Suriana: Founder of Lyvia

ANGIN Women’s Spotlight series seeks to showcase a diverse array of inspiring women leaders and their stories and experiences in order to shed light on the unique experiences of women in business. We hope that both men and women can gain from these shared experiences, that these stories can inspire change, and that other young girls are motivated to become leaders as well.

Tell us a bit about yourself.

I’m Suriana from Lyvia. We make a variety of fish-based specialty sambal from Manado. Not only do we make sambal, but also abon (fish floss), which we sell in supermarkets such as Carrefour, Indomart, local supermarkets as well as souvenir shops.

What made you start this business?

I used to be a housewife, but saw that in Manado there is a need to create jobs for women. We try to make products in fish processing because there is such an abundance of fish in Manado. Most of our workers are housewives because their husbands’ salary is not enough; they usually help the family business with work. At the moment we have three workers, including myself, making sambal in the house.

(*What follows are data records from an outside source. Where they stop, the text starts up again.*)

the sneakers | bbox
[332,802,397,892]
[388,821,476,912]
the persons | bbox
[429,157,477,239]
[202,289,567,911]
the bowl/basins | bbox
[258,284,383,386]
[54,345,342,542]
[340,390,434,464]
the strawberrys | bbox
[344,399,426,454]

What challenges do you see in women’s society in your area?

Most women are left by their husbands, and some have do not have a job. We want to empower them to make money. In most cases the husband’s salary is not enough for their lifestyles, so they work. For my future mission, I want to open a gift shop. We want to empower mothers to be able to produce their own products and sell in the store. That’s my mission ahead.

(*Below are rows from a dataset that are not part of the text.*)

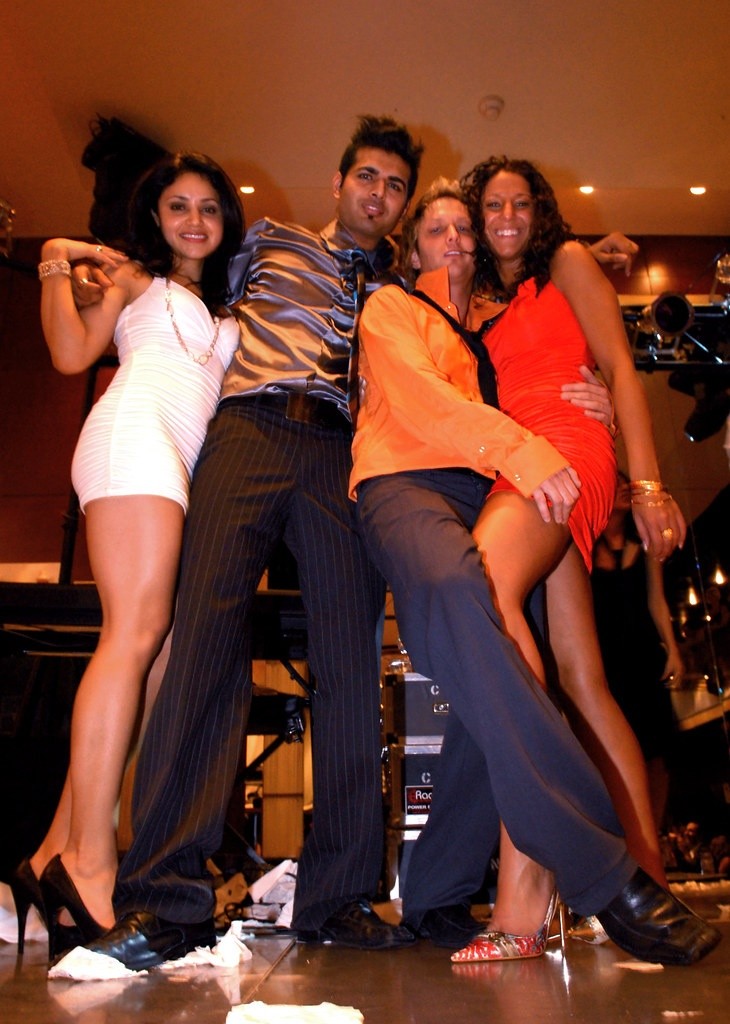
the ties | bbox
[418,293,498,409]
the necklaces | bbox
[165,277,220,366]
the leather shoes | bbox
[297,904,416,948]
[400,906,486,946]
[55,914,216,972]
[595,866,722,963]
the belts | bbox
[248,391,348,432]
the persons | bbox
[10,152,246,962]
[450,155,687,963]
[48,115,639,973]
[349,176,723,966]
[592,468,684,829]
[658,822,730,875]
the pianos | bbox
[1,579,315,662]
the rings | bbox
[662,528,673,540]
[77,278,88,288]
[96,246,102,252]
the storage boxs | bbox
[399,830,423,897]
[404,673,449,745]
[401,746,443,826]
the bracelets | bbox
[38,259,72,280]
[630,480,673,507]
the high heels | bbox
[451,887,609,962]
[9,853,114,961]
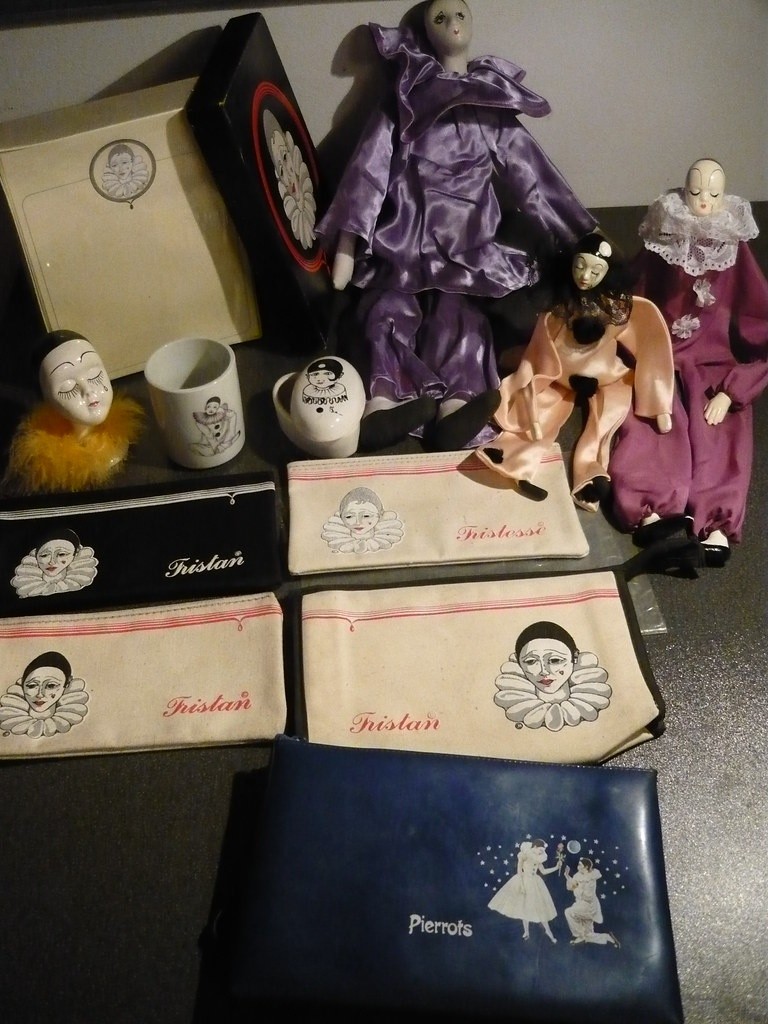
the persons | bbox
[610,157,768,565]
[9,329,143,493]
[313,0,622,450]
[476,232,675,513]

What are some fundraising obstacles you’ve faced?

Because we spend most of our money on renting the workplace, I have difficulties with financing the main production. Some of my friends also want to help with production, but have limited time so only help with what they can. I hope to increase production, but also need to prioritize fundraising.

Have you been running for a long time?

It’s been four years. We’ve been in operation since 2014, but at that time monthly sales were only at most 20-30 bottles. Now in 2018, we sell 1000 bottles per month. We want to raise our target again and expand our marketing network. The only constraint for us is our size. At the moment, we are still small-scale, although we have worked with the team at Alibaba. One of our obstacles is that we don’t have a BPOM license. Applying to BPOM is very expensive, and you must have a kitchen dedicated solely to production. As a result, the production kitchen and private kitchen needs to be differentiated. So our production is still conducted in my house — a kind of home industry.

What aspects do you feel you need help?

We want coaching for how we can prepare our products to reach the international market. In addition, our packaging is not yet refined to compete with international brands.

As a woman entrepreneur, do you face specific challenges in developing your enterprise?

Yes certainly, because our model is limited and I am solely in charge of managing the business. Besides being helped by one or two people, we have limited time for production. We must seek funding for both the production machinery and for a production factory.

Why is the empowerment of women important to you?

An example are a few of my friends; they are unmotivated and confused about what to do with their time. I started this business to help them become more productive and not feel burdened by their various problems. I want to teach them how we as women and housewives can be productive and engage in wage work while still taking care of the house.